■ **Goal**
Put all of the data below into a two-column CSV with the headers "prompt" and "reply", one row per item. Put its text in one quoted field and its answer in another, turning line breaks into spaces and omitting the pictures.

■ **Entries supplied**

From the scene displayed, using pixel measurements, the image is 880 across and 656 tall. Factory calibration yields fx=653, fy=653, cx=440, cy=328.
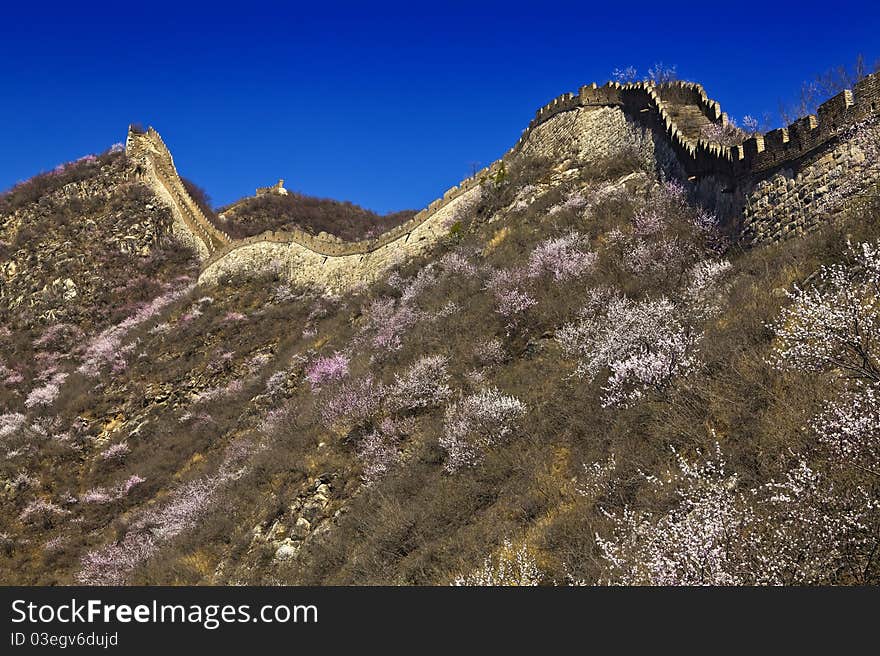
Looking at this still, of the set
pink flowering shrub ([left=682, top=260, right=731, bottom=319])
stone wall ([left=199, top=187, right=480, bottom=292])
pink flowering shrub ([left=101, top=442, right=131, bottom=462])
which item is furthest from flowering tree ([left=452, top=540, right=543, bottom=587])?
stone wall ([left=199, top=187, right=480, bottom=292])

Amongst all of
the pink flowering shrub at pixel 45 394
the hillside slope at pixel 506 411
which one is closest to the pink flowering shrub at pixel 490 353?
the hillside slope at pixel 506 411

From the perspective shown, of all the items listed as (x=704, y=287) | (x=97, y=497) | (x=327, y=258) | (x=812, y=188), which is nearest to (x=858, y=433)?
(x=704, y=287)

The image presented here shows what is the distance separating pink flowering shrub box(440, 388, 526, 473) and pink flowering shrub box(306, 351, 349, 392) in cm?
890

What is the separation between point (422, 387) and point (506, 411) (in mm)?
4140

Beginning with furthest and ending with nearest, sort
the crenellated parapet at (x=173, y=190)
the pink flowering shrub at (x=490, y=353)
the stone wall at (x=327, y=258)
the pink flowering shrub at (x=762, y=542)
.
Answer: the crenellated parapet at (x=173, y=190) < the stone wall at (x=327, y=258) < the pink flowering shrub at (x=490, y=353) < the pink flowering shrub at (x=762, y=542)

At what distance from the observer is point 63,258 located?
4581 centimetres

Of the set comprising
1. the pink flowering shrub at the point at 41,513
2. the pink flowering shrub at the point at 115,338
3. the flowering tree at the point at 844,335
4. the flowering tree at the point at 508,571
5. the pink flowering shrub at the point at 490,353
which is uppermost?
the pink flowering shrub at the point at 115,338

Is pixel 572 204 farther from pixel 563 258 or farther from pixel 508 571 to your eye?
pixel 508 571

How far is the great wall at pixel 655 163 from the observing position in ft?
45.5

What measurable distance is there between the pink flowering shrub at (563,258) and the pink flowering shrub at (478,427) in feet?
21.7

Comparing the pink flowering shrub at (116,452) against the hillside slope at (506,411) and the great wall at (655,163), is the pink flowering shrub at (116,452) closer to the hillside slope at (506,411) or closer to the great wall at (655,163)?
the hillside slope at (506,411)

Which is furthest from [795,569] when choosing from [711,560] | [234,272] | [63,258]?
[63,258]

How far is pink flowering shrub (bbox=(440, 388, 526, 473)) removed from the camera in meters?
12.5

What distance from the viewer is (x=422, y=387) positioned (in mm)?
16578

■ **Problem solution**
prompt,reply
"From the scene displayed, using pixel measurements, the image is 880 across and 656 tall. Factory calibration yields fx=653, fy=653, cx=440, cy=328. Looking at this still, of the set pink flowering shrub ([left=682, top=260, right=731, bottom=319]) stone wall ([left=199, top=187, right=480, bottom=292]) pink flowering shrub ([left=101, top=442, right=131, bottom=462]) which item is furthest from flowering tree ([left=452, top=540, right=543, bottom=587])?","stone wall ([left=199, top=187, right=480, bottom=292])"
"Amongst all of the pink flowering shrub at pixel 45 394 the hillside slope at pixel 506 411 which one is closest to the pink flowering shrub at pixel 490 353?","the hillside slope at pixel 506 411"
"From the perspective shown, of all the items listed as (x=704, y=287) | (x=97, y=497) | (x=327, y=258) | (x=812, y=188), which is nearest to (x=858, y=433)?","(x=704, y=287)"
"The image presented here shows what is the distance separating pink flowering shrub box(440, 388, 526, 473) and pink flowering shrub box(306, 351, 349, 392) in cm?","890"
"What is the separation between point (422, 387) and point (506, 411) (in mm)?","4140"
"Beginning with furthest and ending with nearest, sort the crenellated parapet at (x=173, y=190) the pink flowering shrub at (x=490, y=353) the stone wall at (x=327, y=258) the pink flowering shrub at (x=762, y=542) . Answer:","the crenellated parapet at (x=173, y=190) < the stone wall at (x=327, y=258) < the pink flowering shrub at (x=490, y=353) < the pink flowering shrub at (x=762, y=542)"
"At what distance from the observer is point 63,258 located?","4581 centimetres"
"Of the set comprising 1. the pink flowering shrub at the point at 41,513 2. the pink flowering shrub at the point at 115,338 3. the flowering tree at the point at 844,335 4. the flowering tree at the point at 508,571 5. the pink flowering shrub at the point at 490,353 which is uppermost?","the pink flowering shrub at the point at 115,338"
"Is pixel 572 204 farther from pixel 563 258 or farther from pixel 508 571 to your eye?","pixel 508 571"
"How far is the great wall at pixel 655 163 from the observing position in ft?","45.5"
"What measurable distance is there between the pink flowering shrub at (563,258) and the pink flowering shrub at (478,427) in feet?","21.7"
"Comparing the pink flowering shrub at (116,452) against the hillside slope at (506,411) and the great wall at (655,163), is the pink flowering shrub at (116,452) closer to the hillside slope at (506,411) or closer to the great wall at (655,163)?","the hillside slope at (506,411)"
"Which is furthest from [795,569] when choosing from [711,560] | [234,272] | [63,258]?","[63,258]"
"How far is pink flowering shrub (bbox=(440, 388, 526, 473)) removed from the camera in meters?","12.5"
"What distance from the viewer is (x=422, y=387) positioned (in mm)?","16578"